** start of DATA FOR THIS EXERCISE **

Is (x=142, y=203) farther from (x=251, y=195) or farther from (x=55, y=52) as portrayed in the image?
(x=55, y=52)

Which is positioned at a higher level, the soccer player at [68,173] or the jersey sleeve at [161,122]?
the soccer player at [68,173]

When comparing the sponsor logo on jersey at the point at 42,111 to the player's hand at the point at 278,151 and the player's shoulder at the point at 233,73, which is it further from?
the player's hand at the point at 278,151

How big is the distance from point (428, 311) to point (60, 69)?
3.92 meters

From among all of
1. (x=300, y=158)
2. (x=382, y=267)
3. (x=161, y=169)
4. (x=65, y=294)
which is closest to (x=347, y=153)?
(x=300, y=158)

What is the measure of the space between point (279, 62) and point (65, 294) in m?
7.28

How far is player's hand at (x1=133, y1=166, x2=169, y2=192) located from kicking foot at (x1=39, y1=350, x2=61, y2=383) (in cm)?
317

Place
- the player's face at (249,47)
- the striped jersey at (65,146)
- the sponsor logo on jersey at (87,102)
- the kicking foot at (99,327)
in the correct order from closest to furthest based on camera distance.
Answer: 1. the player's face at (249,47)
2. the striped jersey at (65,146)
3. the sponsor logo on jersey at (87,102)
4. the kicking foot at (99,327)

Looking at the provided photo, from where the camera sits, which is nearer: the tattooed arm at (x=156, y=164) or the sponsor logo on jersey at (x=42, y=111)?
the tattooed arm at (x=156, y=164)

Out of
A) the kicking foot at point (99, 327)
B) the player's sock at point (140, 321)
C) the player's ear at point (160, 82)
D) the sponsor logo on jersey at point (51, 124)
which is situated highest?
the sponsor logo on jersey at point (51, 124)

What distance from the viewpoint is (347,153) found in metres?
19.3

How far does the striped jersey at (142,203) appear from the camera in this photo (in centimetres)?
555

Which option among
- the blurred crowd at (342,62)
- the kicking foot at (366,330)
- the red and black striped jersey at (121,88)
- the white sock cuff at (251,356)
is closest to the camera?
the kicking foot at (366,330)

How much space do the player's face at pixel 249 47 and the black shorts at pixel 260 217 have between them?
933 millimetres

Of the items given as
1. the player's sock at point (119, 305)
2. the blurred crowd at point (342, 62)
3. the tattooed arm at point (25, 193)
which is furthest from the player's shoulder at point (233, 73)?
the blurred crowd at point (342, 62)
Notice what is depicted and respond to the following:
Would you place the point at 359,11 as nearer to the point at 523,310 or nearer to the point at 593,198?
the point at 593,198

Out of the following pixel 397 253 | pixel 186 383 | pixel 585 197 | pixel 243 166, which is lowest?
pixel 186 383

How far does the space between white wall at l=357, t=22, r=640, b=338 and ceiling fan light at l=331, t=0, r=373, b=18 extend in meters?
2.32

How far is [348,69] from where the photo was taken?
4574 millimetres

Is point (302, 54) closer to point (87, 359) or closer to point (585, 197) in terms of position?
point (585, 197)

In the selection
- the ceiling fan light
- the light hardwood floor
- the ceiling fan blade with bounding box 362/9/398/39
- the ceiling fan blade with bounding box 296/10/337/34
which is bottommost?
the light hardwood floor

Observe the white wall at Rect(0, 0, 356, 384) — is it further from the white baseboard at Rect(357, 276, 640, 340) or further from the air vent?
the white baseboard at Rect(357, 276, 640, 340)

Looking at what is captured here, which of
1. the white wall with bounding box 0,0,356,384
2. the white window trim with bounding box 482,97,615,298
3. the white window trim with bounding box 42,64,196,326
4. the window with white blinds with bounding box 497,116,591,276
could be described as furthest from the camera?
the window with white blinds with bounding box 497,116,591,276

** end of DATA FOR THIS EXERCISE **

* [WORK INSTRUCTIONS] Reproduce the data above, swapping every "ceiling fan blade" for "ceiling fan paddle" and leaving everything else unchanged.

* [EXERCISE RESPONSE]
Is (x=142, y=203) farther from (x=251, y=195) or farther from (x=55, y=52) as portrayed in the image?
(x=55, y=52)

Which is positioned at a higher level, the soccer player at [68,173] or the jersey sleeve at [161,122]?
the soccer player at [68,173]

When comparing the sponsor logo on jersey at the point at 42,111 to the player's hand at the point at 278,151 and the player's shoulder at the point at 233,73, which is it further from?
the player's hand at the point at 278,151

How big is the distance from point (428, 311) to point (60, 69)?
3.92 meters

From among all of
1. (x=300, y=158)
2. (x=382, y=267)
3. (x=161, y=169)
4. (x=65, y=294)
which is closest to (x=347, y=153)?
(x=300, y=158)

What is the measure of the space between point (279, 62) and point (65, 294) in m?
7.28

How far is player's hand at (x1=133, y1=166, x2=169, y2=192) located from kicking foot at (x1=39, y1=350, x2=61, y2=383) (in cm)?
317

Place
- the player's face at (249,47)
- the striped jersey at (65,146)
- the sponsor logo on jersey at (87,102)
- the kicking foot at (99,327)
in the correct order from closest to furthest based on camera distance.
Answer: 1. the player's face at (249,47)
2. the striped jersey at (65,146)
3. the sponsor logo on jersey at (87,102)
4. the kicking foot at (99,327)

Looking at the provided photo, from where the camera sits, which is nearer: the tattooed arm at (x=156, y=164) or the sponsor logo on jersey at (x=42, y=111)?
the tattooed arm at (x=156, y=164)

Out of
A) the kicking foot at point (99, 327)
B) the player's sock at point (140, 321)
C) the player's ear at point (160, 82)
D) the sponsor logo on jersey at point (51, 124)
which is situated highest?
the sponsor logo on jersey at point (51, 124)

What distance from the viewpoint is (347,153) found in metres?
19.3

How far does the striped jersey at (142,203) appear from the camera in this photo (in centimetres)?
555

Which option among
- the blurred crowd at (342,62)
- the kicking foot at (366,330)
- the red and black striped jersey at (121,88)
- the white sock cuff at (251,356)
is closest to the camera?
the kicking foot at (366,330)

How much space do the player's face at pixel 249 47 and the black shorts at pixel 260 217 have between them?
933 millimetres

Of the items given as
1. the player's sock at point (119, 305)
2. the blurred crowd at point (342, 62)
3. the tattooed arm at point (25, 193)
which is furthest from the player's shoulder at point (233, 73)?
the blurred crowd at point (342, 62)
Notice what is depicted and respond to the following:
Would you place the point at 359,11 as nearer to the point at 523,310 or nearer to the point at 593,198?
the point at 593,198

Out of the following pixel 397 253 | pixel 186 383 | pixel 585 197 | pixel 243 166, which is lowest?
pixel 186 383

How far does the space between white wall at l=357, t=22, r=640, b=338 and ceiling fan light at l=331, t=0, r=373, b=18 extend in meters?
2.32

How far is [348,69] from where the photo was taken?
4574 millimetres

Is point (302, 54) closer to point (87, 359) or closer to point (585, 197) in terms of position?
point (585, 197)

In the selection
- the ceiling fan light
- the light hardwood floor
- the ceiling fan paddle with bounding box 362/9/398/39
- the ceiling fan paddle with bounding box 296/10/337/34
which is bottommost?
the light hardwood floor

Observe the white wall at Rect(0, 0, 356, 384) — is it further from the white baseboard at Rect(357, 276, 640, 340) or further from the air vent?
the white baseboard at Rect(357, 276, 640, 340)

Looking at what is captured here, which of
1. the white wall with bounding box 0,0,356,384
2. the white window trim with bounding box 482,97,615,298
3. the white window trim with bounding box 42,64,196,326
4. the window with white blinds with bounding box 497,116,591,276
could be described as furthest from the camera?
the window with white blinds with bounding box 497,116,591,276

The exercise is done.